HOPE found in NOPE.
This work is an experiment in the codification of the greatest hate discourse of the 20th century into 21st century hope.
The motif is Adolf Hitler’s book “Mein Kampf”.
Nazism was an ideology that was accepted by many people at the time, but in the end, it failed to make anyone happy and became one of the worst disasters in history. We cannot change the past, but we can face it, learn from our mistakes, and right our wrongs.
The book is filled with claims of racism, anti-democracy, leadership principles, totalitarianism, and gender inequality. I extracted the sentences and tried to re-contextualize them into a liberal-democratic cosmopolitan poem about egalitarianism, respect for the individual, living together with diverse people, and changing the future through individual action, without changing a single word of the sentence.
Medium:
Printed book (bound, 320 pages)
Composed of:
1. chapters 1 and 2 – The entire text of “Mein Kampf” (1939 English translation) is included, except that all non-extractable passages are blacked out, leaving only the physical “weight” of the original text. However, all non-extractable text is blacked out, leaving only the physical “weight” of the original text. 2.
Chapter 3 “HOPE found in NOPE” – a new chapter created by rearranging the 83 lines rescued from the blacked-out text. Inserted as a “chapter for the future” that does not exist in the original.
Description of the work:
– A two-layered structure of “erasure” and “rebirth”
The blacking out of over 300 pages immobilizes hate discourse as visual noise, banishing it to the point of unreadability.
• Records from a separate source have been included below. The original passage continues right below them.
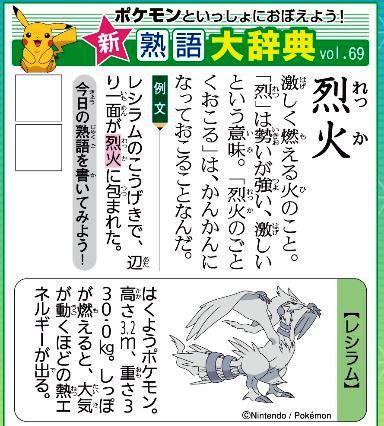 f:id:akaibara:20200521155649j:plain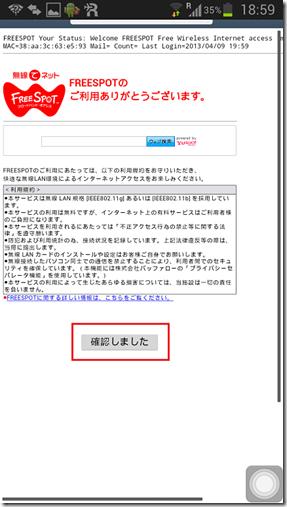 FreeSpot免費Wifi_06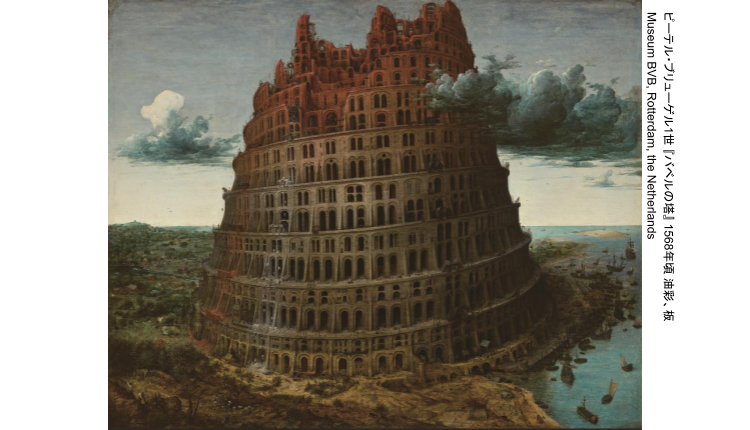 Bruegel's 'The Tower of Babel' and Great 16th Century Masters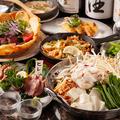 個室居酒屋 つくらや TuKuRaYa 新橋店のおすすめ料理1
The physical act of turning the pages is also a ritual to measure the volume of violent language.
Chapter 3, by contrast, functions as a “language regenerator” that transforms ‘hatred’ into “hope” on the same page with the same type.
– Super-Expansion of Blackout Poetry
The technique, which is usually limited to “excerpts,” has been expanded to full-text presentation and all-over blacking out. The third methodology, which is neither quotation = reenactment nor denial, is presented.
– Participation that turns the reader into an “editor.”
Only the black rectangles and the new chapters are visible. The viewer is forced to supplement the “missing parts” hidden between the pages with his/her imagination, and is transformed into an active editor facing the historical blanks.
This work explores a method of “remediation” rather than “remixing” the linguistic violence of the past by regarding the text itself as ‘material’ and cohabiting the three stages of “erasure, repression, and rebirth” within a single book. The act of turning the page itself is a form of hatred. The very act of turning the pages becomes a physical and ethical process of moving from hatred to hope, quietly entrusting the viewer with the responsibility of “rereading history.